Les maîtres de l'ordre du Temple :

L'expression « grand maître » pour désigner le chef suprême de l'ordre est apparue à la fin du XIII eme siècle et au début du XIV eme siècle dans des chartes tardives et dans les actes du procès des Templiers.  Elle est aujourd'hui largement répandue. Or, ce grade n'existait pas dans l'ordre et les Templiers eux-mêmes ne semblaient pas l'utiliser.

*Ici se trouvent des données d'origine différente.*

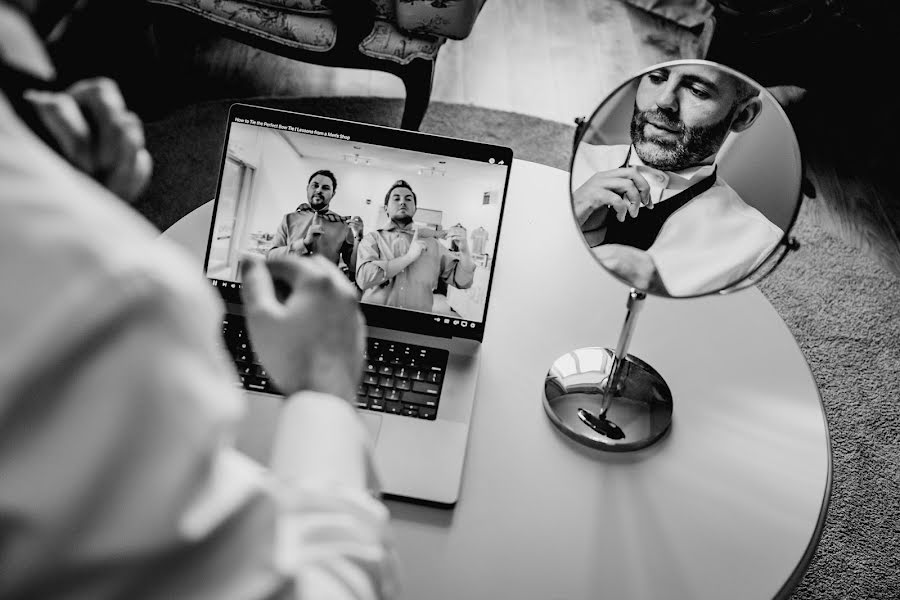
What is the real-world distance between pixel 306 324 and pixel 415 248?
18.8 inches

Cependant, dans des textes tardifs apparaissent les qualificatifs de « maître souverain » ou « maître général » de l'ordre. Dans la règle et les retraits de l'ordre, il est appelé Li Maistre et un grand nombre de dignitaires de la hiérarchie pouvaient être appelés ainsi sans l'adjonction d'un qualificatif particulier. Les précepteurs des commanderies pouvaient être désignés de la même façon. Il faut donc se référer au contexte du manuscrit pour savoir de qui l'on parle. En Occident comme en Orient, les hauts dignitaires étaient appelés maîtres des pays ou provinces : il y avait donc un maître en France, un maître en Angleterre, un maître en Espagne, etc. Aucune confusion n'était possible puisque l'ordre n'était dirigé que par un seul maître à la fois, celui-ci demeurant à Jérusalem. Pour désigner le chef suprême de l'ordre, il convient de dire simplement le maître de l'ordre et non grand maître.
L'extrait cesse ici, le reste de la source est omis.